◆ Bagian Dokumen
————————

Palu sidang kongres XXV PWI di Bandung diketukkan pada pukul 01.13 WIB,
Rabu (27/9) dinihari menandai terpilihnya Hendry Ch Bangun. Atau
tujuh jam setelah saya meninggalkan Bandung, balik ke Jakarta.
Setiba di Jakarta, alhamdulillah, cucu tidak jadi dibawa ke rumah sakit. Cucu sakit menjadi alasan saya kembali lebih lekas ke Jakarta. Dalam perjalanan dengan dua wartawan senior Danie Soeoed dan Ronny Simon kami sempat mampir di Raja Cafe untuk salat Magrib. Cafe itu milik adik Yulian Warman, mantan wartawan senior Harian Bisnis Indonesia yang kini bekerja di Group Astra. Kebetulan Yulian baru masuk Bandung dan mengajak kami mampir di sana.
Jangan mengira Raja Cafe seperti umumnya cafe yang kita kenal. Bangunan cafe di Jalan Bengawan, Cihapit, dekat Gedung Sate, luasnya 600 m2. Suasananya serasa di rumah dengan menu dominan masakan khas Padang.

————————

◆ Materi yang Diberikan
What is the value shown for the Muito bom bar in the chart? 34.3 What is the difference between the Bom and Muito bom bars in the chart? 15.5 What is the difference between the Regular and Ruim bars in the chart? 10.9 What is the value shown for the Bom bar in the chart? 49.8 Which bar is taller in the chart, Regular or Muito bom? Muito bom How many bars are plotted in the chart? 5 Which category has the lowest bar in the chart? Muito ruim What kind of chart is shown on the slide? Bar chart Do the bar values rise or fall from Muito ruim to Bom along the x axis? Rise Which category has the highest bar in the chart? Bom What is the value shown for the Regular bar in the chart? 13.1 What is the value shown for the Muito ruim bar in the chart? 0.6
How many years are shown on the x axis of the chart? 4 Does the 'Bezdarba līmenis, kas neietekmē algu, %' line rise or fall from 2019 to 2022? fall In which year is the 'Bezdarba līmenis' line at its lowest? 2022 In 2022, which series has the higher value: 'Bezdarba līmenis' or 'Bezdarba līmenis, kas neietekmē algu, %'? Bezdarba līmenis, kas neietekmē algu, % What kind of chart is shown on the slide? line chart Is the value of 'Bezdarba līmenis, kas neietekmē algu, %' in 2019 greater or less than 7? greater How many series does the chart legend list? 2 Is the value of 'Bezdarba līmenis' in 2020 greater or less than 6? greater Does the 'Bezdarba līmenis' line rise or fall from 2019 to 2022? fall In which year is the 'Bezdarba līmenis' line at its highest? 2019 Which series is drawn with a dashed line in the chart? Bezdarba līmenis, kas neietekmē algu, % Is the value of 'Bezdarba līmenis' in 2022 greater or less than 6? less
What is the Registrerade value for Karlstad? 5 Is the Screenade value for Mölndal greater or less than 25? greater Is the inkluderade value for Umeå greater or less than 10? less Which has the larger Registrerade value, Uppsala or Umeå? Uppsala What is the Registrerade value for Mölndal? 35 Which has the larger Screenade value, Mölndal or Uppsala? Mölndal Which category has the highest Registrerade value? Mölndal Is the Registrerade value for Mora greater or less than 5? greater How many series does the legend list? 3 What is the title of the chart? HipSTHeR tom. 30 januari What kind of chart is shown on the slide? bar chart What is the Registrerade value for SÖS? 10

————————

Salin tanpa perubahan bagian dari tulisan tentang Kongres XXV PWI di Bandung yang dimulai dengan kata-kata "Setiba di Jakarta, alhamdulillah, cucu" dan berakhir pada "mampir di sana.".

◆ Jawaban Akhir
Setiba di Jakarta, alhamdulillah, cucu tidak jadi dibawa ke rumah sakit. Cucu sakit menjadi alasan saya kembali lebih lekas ke Jakarta. Dalam perjalanan dengan dua wartawan senior Danie Soeoed dan Ronny Simon kami sempat mampir di Raja Cafe untuk salat Magrib. Cafe itu milik adik Yulian Warman, mantan wartawan senior Harian Bisnis Indonesia yang kini bekerja di Group Astra. Kebetulan Yulian baru masuk Bandung dan mengajak kami mampir di sana.